== Page excerpt
Given even a recession as bad as the early 80s, it is still vital that companies recruit competence in marketing at this time to capture share, retain customers and in fact use the opportunity to make their marketing even more cost effective.

For you people at Strathclyde's MSc Marketing course, it is going to be even tougher to get on the career ladder because the competition for jobs will get worse- fewer general graduate traineeships (milk-round), fewer people risking to change job, fewer people starting on their own, fewer people retiring early... and so on, the career ladder or tree is more locked internally and at its roots of entry level.

On the last point this means that there are in fact fewer experienced people out there applying for jobs FROM within a good job, but this doesn’t really help you against the masses of applications for advertised jobs. However it does mean that many companies with needs to recruit or expand in marketing, and other 'foot in the door' jobs of interest to you, do not get many open applications from experienced candidates . Also higher risk jobs, mainly in establishing new businesses, divisions, regional/country S&M attract less interest.

So now you will get the feeling that scouring the S&M pages and searches on your usual web sites will no longer be your prioritized, time weighted job searching activity. Instead you will turn the usual system on it’s head and utilize open approaches to companies, networking and new shaping.

First of All let’s talk about the most attractive market sectors and job types:

Attractive Market Sectors in a Recession


This is for your personal job market and not just by product / industry category. When I was graduating in the early nineties I would say most marketing graduates or oxbridgers looked upon the demigods in FMCG as being their future womb for APM to brand manager career.
====
== Data lines
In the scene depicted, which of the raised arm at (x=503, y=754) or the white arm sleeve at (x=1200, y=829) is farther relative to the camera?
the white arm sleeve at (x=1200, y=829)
====
### [Written task A]
Answer these questions from the recession career advice above, one line per answer:
(i) Which course's students does the advice address?
(ii) What three approaches should replace scouring the S&M pages and the usual web sites?
(iii) Which sector did most marketing graduates of the early nineties see as their future career path?
### [Written task B]
Take the recession career advice further, writing on from its final sentence.

### [Right answer A]
(i) Strathclyde's MSc Marketing course
(ii) Open approaches to companies, networking and new shaping
(iii) FMCG

### [Right answer B]
Now I suspect there is a different attitude amongst you, post the dot com boom and “reboom” when google, yahoo etc sold out, and the years of down sizing and “euro marketing” which have ravaged the blue chip companies. Also there is far more public focus on the SME sector than in the early 90s.

In a recession, or economic slow down, there are actually companies which grow their top line, or just bottom line. These broadly split into:

· Gazelles

· Recession Opportunists



Gazelle companies are those young enterprises who have exhibited the highest growth in a given geographical area ( and to given top line targets in maybe achieving 100k GBP or euros or what ever in year 1 and growing more than 10% or twice the general company or GNP figure. ( see gazelle awards / competition from Scottish enterprise, the Scottish office or for other areas in uk or feks. Dagensnæringliv dn.no/gaseller)

Many of them have such sound business propositions and strong, hard working teams that they continue to grow in recessions. However many are very related to those areas hardest hit in the recession- retail, travel and housing/ building. Those that live outside a housing, consumer or IT bubble may well continue to out-grow the market and actually perform relatively much better, thus attracting more investment from the stock markets or hungry private investors starved for decent ROI.

Gazelle companies are always upsizing at the time you catch them as a gazelle!

Since the IT and internet revolution there is no longer the expectation that gazelles simply fall prey to acquisition by the big entrenched players. Often they move so fast and give such firm ROI that shareholders or VC do not see the need to sell out to the big companies and float on the stock market! Or they are better than that- privately held by entrepreneurs like bill gates or the yahoo / google boys until they float out as multi millionaires while retaining heavy interests and salaries!


Recession Opportunists:

There are of course ‘vultures’ out there or rather canny entrepreneurs or flexible divisions in larger companies who spot a new market sector or know that an area is going to be attractive.

For my money in 2009-2011 as we ride out the housing finance crisis, the best of these will be in rental accommodation. “loan sharking” be that illegal or barely legal may also grow but as a marketer working in rental property can be a very good career start for working in this hole area or just getting a portfolio or web pages, flyers, database marketing, customer/client handling, sales and administration behind you.

The building boom around Europe has left a lot of new properties unsold, and first time buyers have been locked out by the ‘ladder leverage earnings’ most people enjoyed over 2001-2007 or over a longer term. Now there is a new dynamic in the market and first time buyers will be a sought after quantity when credit stabilizes around the key western economies.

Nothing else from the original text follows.